Picking up where I left off in part 5, the subpixel-corrected polygons on Amiga:
The subpixel-correction in itself appeared to work. My analysis of the input terms for the blitter’s linedrawing appeared to be correct: you can specify the error-term in bltapt. Let us look at this formula again:
bltapt = (APTR) (2*Sdelta-Ldelta);
The Ldelta-term here represents Denominator/2, and can be replaced by a subpixel prestep, something like this:
initialNominator = fraction*2*Ldelta;
bltapt = (APTR) (2*Sdelta-initialNominator);
In other words:
initialNominator = fraction*Denominator;
bltapt = (APTR) (Nominator-initialNominator);
Where fraction would be the distance from the start of the line to the hotspot inside that pixel (so a value between 0 and 1). For completeness I’d like to point out that you have to calculate the Sdelta and Ldelta values from the coordinates at the higher resolution, rather than screen resolution, and you will need to also pre-step the x and y coordinates for your starting point before passing them on to the blitter. Important to note: the blitter can render lines in any direction (I already mentioned that in part 3, when I said I wanted to sort my lines to always render top-down, so that left and right edges would fit properly). This means that you need to perform the subpixel correction in the proper direction as well.
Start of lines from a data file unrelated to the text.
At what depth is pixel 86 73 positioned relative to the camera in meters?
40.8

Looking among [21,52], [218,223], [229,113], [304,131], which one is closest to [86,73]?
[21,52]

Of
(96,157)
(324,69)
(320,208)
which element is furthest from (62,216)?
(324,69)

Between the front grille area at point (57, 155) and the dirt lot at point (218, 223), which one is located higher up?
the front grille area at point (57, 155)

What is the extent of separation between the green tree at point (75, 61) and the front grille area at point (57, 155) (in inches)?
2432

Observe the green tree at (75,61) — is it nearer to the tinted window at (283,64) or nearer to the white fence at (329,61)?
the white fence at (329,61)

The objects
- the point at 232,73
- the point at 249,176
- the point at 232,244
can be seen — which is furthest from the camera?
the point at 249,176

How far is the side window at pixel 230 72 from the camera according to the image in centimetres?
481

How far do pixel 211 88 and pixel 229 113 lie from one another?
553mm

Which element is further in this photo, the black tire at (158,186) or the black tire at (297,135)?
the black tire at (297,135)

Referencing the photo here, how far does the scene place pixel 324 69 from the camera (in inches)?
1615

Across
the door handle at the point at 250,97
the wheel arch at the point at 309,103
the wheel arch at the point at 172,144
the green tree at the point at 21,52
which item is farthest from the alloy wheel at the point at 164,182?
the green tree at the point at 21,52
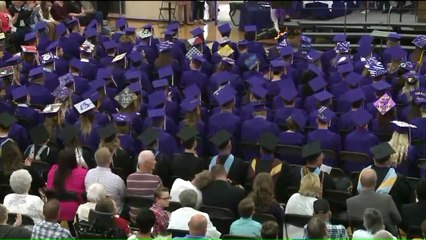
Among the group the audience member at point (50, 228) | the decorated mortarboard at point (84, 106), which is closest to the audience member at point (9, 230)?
the audience member at point (50, 228)

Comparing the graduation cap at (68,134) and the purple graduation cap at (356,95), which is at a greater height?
the purple graduation cap at (356,95)

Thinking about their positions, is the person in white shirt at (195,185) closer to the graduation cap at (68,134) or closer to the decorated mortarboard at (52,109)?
the graduation cap at (68,134)

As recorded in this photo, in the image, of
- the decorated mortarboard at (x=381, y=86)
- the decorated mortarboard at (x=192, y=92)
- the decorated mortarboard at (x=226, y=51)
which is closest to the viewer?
the decorated mortarboard at (x=381, y=86)

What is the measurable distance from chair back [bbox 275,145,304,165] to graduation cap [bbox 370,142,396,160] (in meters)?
1.08

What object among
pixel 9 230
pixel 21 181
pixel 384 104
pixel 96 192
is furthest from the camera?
pixel 384 104

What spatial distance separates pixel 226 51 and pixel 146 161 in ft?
17.4

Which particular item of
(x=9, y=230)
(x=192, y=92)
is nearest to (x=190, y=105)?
(x=192, y=92)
As an aside: I already mentioned that the Amiga Hardware Reference Manual and the System Programmers Guide had slightly different formulas. For some reason the HRM scaled everything up by a factor 2, compared to the SPG. I can see why the SPG uses 2*Sdelta and 2*Ldelta terms: this means you can just use Ldelta as your Denominator/2 value, without losing any precision. I am not sure why the HRM uses 4*dx and 4*dy terms. However, it clearly shows that applying a scale factor to all terms does not affect linedrawing.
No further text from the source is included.